I don't think so. There's a way to move accounts.
"Democratic" means "people rule" not "majority vote".

By giving you the choice of which server to use, you choose your moderation. If other people choose (or choose to delegate the choice) to block you, that's still democracy.

there's no globally enforced blacklist. servers decide their own peering policy. cringe servers wall themselves off with much zeal, while based servers don't even care about cringe servers' existence. it's great
except a Mastodon instance is a private property... so no freedom of speech protection there https://www.freedomforuminstitute.org/about/faq/do-individua...
There is also no legal requirement for democracy. We re talking about the principle
Does this principle trump the freedom of association of the person who is actually hosting, and paying for, for each instance?
> freedom of speech is generally protected, not subject to the whims of democracy

This is absurd. Mastodon is a network of severs run by volunteers. Admins have every right choose what servers to federate with.

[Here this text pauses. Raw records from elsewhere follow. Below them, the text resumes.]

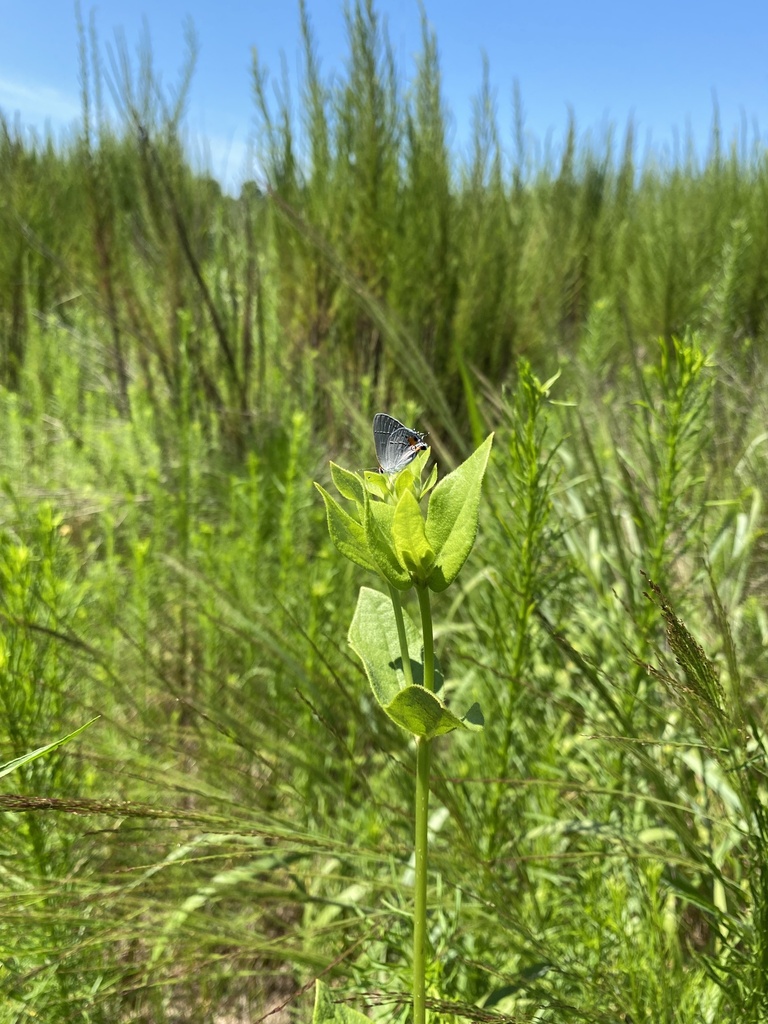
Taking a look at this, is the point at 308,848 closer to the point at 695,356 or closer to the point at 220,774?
the point at 220,774

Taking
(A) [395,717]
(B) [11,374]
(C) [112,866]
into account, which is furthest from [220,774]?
(B) [11,374]

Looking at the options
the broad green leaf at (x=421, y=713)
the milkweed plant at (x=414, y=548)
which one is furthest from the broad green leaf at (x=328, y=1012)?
the broad green leaf at (x=421, y=713)

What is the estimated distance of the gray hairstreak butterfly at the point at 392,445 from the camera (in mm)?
316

Besides, if you don't like "the whims of democracy", try freedom of speech under a dictatorship.

As someone completely unfamiliar with this stuff, that sounds like centralized witch hunting/cancelling to me. If that works as you describe, it sounds like mastodon/fediverse thing is headed rapidly toward all the problems that are widespread elsewhere right now.
It’s almost as if it’s a people problem and not a technical problem.
Way back in the mists of ancient times, about 1970, a myth arose in minds of primitive men and women;

The new Internet was like a telephone and could connect anybody to anybody.

This 'peer-to-peer' idea was good thing. It felt exciting and democratic. It remains a fantastic leap for humanity, worth defending to the death.

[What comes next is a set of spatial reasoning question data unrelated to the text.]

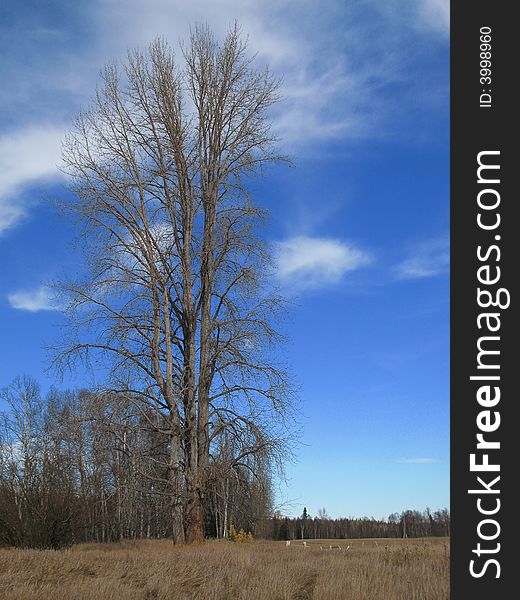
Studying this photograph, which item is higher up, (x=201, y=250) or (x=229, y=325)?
(x=201, y=250)

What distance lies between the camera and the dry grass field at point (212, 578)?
7.67 m

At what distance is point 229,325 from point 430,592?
1007 centimetres

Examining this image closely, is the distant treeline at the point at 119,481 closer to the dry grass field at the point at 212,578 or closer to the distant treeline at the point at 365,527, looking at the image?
the dry grass field at the point at 212,578

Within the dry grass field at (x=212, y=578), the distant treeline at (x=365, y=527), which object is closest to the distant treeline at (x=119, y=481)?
the dry grass field at (x=212, y=578)

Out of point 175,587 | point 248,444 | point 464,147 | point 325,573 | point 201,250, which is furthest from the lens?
point 201,250

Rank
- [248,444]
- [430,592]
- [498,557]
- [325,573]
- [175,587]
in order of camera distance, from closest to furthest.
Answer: [498,557], [430,592], [175,587], [325,573], [248,444]

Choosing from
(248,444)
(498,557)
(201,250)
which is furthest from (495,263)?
(201,250)

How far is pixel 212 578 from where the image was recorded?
917 cm

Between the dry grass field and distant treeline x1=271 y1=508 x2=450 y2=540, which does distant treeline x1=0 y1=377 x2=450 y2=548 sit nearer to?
the dry grass field

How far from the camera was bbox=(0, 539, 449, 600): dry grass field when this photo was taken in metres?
7.67

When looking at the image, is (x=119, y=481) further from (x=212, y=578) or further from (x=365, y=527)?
(x=365, y=527)

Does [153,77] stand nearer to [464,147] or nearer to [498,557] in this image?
[464,147]

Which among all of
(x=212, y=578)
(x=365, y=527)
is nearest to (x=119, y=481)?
(x=212, y=578)

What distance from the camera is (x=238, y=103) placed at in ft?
60.0
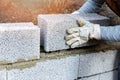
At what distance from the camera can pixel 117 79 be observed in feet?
8.34

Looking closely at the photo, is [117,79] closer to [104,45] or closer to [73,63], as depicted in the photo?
[104,45]

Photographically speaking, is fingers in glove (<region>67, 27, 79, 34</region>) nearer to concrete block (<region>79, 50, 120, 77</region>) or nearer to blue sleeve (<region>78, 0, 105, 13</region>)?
concrete block (<region>79, 50, 120, 77</region>)

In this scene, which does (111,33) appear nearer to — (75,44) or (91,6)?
(75,44)

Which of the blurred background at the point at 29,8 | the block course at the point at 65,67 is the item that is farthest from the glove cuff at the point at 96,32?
the blurred background at the point at 29,8

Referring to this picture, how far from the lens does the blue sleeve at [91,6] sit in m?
2.47

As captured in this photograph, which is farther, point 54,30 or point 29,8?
point 29,8

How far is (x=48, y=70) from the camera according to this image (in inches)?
79.1

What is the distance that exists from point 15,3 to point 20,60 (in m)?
0.65

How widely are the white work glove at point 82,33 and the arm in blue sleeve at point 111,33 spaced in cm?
4

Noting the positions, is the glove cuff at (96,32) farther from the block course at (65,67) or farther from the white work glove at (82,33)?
the block course at (65,67)

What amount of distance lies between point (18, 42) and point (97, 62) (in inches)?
34.7

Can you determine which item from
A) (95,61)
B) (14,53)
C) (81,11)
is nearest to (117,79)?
(95,61)

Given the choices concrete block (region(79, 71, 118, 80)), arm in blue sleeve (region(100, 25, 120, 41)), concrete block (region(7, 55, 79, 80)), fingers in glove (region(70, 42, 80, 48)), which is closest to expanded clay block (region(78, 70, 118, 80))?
concrete block (region(79, 71, 118, 80))

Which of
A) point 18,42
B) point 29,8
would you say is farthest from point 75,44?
point 29,8
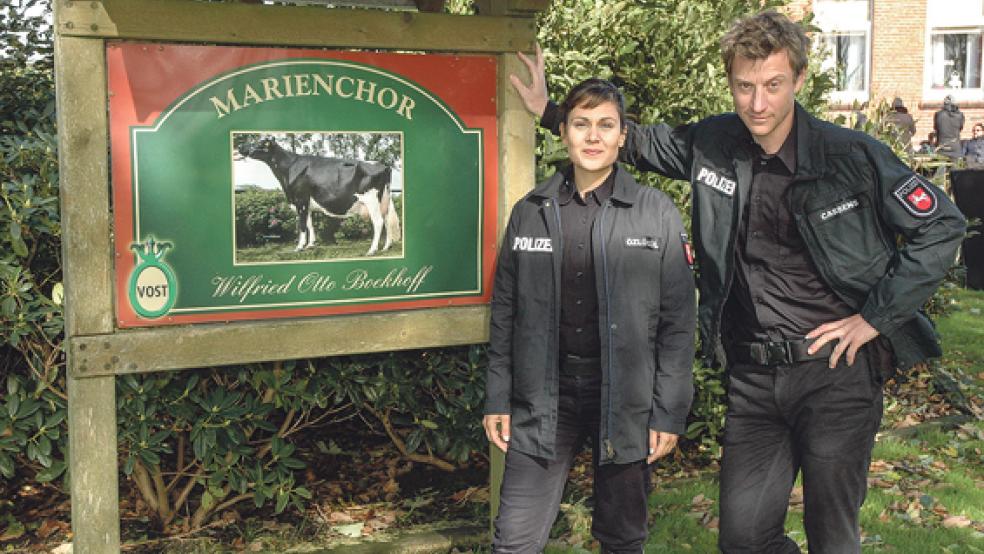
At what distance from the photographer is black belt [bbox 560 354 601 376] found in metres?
3.09

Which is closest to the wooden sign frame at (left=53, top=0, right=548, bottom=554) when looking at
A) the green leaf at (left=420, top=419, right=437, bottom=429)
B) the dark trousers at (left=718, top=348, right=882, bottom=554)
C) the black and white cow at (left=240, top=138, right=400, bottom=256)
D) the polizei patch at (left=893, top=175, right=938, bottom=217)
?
the black and white cow at (left=240, top=138, right=400, bottom=256)

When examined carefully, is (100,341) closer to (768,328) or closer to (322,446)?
(322,446)

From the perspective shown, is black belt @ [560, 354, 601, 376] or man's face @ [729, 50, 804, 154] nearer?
man's face @ [729, 50, 804, 154]

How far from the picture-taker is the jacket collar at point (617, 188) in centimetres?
312

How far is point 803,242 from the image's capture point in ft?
9.74

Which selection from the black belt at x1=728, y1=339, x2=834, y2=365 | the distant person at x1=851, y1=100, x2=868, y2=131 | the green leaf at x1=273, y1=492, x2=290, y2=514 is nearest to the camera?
the black belt at x1=728, y1=339, x2=834, y2=365

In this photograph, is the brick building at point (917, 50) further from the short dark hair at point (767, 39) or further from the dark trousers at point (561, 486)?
the dark trousers at point (561, 486)

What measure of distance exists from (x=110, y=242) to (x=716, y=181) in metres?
1.99

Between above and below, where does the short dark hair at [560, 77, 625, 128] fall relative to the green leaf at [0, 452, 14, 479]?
above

However, for some - a possibility once becomes a necessity unto the limit - that is to say the idea that;

"occasionally anyone could talk to anyone"

silently transformed into the idea that

"everyone should talk to everyone all the time"

whereas in fact

"most people don't want to talk to most people most of the time".

That is a problem at the intersection of people, technology and culture. As the earliest culture-shock pundits predicted, we still haven't really worked out what we want to use this technology for.

It would be best not to optimise too early, to leave our options open and not let any one model dominate development - which is the theme of resilience through diversity in the OP.